V-72853

control "V-72853" do
  title "Privileges to change PostgreSQL software modules must be limited."
  desc  "If the system were to allow any user to make changes to software
  libraries, those changes might be implemented without undergoing the
  appropriate testing and approvals that are part of a robust change management
  process.  Accordingly, only qualified and authorized individuals must be
  allowed to obtain access to information system components for purposes of
  initiating changes, including upgrades and modifications.  Unmanaged changes
  that occur to the database software libraries or configuration can lead to
  unauthorized or compromised installations."
  impact 0.5
  tag "severity": "medium"
  tag "gtitle": "SRG-APP-000133-DB-000179"
  tag "gid": "V-72853"
  tag "rid": "SV-87505r1_rule"
  tag "stig_id": "PGS9-00-000700"
  tag "cci": "CCI-001499"
  tag "nist": ["CM-5 (6)", "Rev_4"]

  tag "check": "Note: The following instructions use the PGDATA environment
  variable.
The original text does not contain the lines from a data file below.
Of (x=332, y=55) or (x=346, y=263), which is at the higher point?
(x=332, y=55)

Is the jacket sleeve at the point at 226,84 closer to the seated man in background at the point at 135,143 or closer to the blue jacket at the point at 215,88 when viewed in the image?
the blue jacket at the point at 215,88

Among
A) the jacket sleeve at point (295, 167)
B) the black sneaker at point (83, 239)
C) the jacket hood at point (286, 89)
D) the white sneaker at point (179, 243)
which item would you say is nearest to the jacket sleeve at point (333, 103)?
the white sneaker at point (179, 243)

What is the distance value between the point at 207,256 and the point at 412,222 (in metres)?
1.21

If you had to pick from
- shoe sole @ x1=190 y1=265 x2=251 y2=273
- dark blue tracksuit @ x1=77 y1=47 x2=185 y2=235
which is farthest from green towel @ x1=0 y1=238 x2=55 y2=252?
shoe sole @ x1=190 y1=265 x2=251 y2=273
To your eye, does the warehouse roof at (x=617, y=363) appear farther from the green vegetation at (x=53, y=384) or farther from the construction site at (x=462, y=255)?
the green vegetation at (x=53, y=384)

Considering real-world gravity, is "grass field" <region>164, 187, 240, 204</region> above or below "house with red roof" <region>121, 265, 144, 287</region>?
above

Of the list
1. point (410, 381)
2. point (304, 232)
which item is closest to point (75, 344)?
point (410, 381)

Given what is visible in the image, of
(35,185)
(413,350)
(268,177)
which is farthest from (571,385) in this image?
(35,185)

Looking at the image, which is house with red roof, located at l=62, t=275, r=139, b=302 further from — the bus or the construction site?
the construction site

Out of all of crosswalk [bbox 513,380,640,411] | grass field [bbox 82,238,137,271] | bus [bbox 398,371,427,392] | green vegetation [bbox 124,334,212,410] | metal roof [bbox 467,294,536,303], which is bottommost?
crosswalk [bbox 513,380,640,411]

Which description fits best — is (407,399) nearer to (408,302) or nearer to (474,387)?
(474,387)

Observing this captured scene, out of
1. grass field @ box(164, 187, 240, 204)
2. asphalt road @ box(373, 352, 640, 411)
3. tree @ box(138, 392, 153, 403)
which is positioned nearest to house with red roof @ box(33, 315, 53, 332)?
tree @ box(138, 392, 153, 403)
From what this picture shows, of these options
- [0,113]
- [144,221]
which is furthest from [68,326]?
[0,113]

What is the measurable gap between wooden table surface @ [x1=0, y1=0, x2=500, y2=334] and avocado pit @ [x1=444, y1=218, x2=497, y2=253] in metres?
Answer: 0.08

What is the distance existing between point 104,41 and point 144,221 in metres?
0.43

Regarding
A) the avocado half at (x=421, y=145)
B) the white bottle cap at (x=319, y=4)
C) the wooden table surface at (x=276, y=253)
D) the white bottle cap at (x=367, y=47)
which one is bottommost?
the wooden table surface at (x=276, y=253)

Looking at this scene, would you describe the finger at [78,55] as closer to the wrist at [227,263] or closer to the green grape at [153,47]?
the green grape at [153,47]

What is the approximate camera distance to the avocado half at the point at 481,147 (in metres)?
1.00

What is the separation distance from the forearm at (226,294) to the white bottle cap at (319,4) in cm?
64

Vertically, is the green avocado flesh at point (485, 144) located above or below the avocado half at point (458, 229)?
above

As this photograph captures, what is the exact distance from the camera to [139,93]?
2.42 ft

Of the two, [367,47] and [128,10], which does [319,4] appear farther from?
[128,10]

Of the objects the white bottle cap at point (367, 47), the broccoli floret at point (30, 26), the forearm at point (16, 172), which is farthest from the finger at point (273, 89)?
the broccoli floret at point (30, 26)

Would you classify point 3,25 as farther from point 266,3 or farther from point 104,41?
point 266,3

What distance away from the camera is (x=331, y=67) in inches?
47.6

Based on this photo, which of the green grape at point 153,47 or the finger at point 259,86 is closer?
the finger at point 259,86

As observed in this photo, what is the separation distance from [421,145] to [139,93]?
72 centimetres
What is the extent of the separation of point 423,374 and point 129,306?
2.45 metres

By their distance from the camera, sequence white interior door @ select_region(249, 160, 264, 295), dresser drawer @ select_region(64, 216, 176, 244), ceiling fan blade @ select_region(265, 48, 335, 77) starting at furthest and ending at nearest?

See supplementary content APPENDIX-F for instructions on configuring
  PGDATA.  As the database administrator (shown here as \"postgres\"), check the
  permissions of configuration files for the database:

  $ sudo su - postgres
  $ ls -la ${PGDATA?}

  If any files are not owned by the database owner or have permissions allowing
  others to modify (write) configuration files, this is a finding.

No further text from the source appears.